WHAT TO PRODUCE:
Reproduce word for word the rows beginning with the line that contains "How distant is" and continuing through the last line of the rows, including both of those lines.

--*--

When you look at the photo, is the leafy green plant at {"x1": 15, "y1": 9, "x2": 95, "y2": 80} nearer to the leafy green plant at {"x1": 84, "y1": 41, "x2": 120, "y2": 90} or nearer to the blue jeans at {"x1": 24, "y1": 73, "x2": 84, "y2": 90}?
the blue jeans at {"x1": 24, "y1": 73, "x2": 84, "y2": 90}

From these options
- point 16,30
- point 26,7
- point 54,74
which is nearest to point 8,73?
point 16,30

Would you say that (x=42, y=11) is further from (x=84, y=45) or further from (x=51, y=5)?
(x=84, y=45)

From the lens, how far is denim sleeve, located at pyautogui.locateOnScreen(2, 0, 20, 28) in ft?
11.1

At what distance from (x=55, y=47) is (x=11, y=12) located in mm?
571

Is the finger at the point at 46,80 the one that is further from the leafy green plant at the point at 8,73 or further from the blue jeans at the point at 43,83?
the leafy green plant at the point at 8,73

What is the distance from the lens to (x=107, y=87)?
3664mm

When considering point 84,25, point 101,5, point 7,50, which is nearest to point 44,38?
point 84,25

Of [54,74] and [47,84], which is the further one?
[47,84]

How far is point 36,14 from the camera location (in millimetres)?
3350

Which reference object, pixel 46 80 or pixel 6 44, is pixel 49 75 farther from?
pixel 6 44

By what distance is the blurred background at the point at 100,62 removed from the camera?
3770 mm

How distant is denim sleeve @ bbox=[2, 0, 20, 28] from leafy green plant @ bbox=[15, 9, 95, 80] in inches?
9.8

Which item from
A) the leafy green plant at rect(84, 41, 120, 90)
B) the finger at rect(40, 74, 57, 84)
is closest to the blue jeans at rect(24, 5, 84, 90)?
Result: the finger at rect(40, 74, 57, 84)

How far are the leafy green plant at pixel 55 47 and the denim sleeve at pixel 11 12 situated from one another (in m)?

--*--

TASK RESPONSE:
How distant is denim sleeve @ bbox=[2, 0, 20, 28] from leafy green plant @ bbox=[15, 9, 95, 80] in inches?
9.8

Which item from
A) the leafy green plant at rect(84, 41, 120, 90)
B) the finger at rect(40, 74, 57, 84)
is closest to the blue jeans at rect(24, 5, 84, 90)?
Result: the finger at rect(40, 74, 57, 84)

How far are the leafy green plant at pixel 55 47 and the denim sleeve at pixel 11 12 situated from one another (in m)?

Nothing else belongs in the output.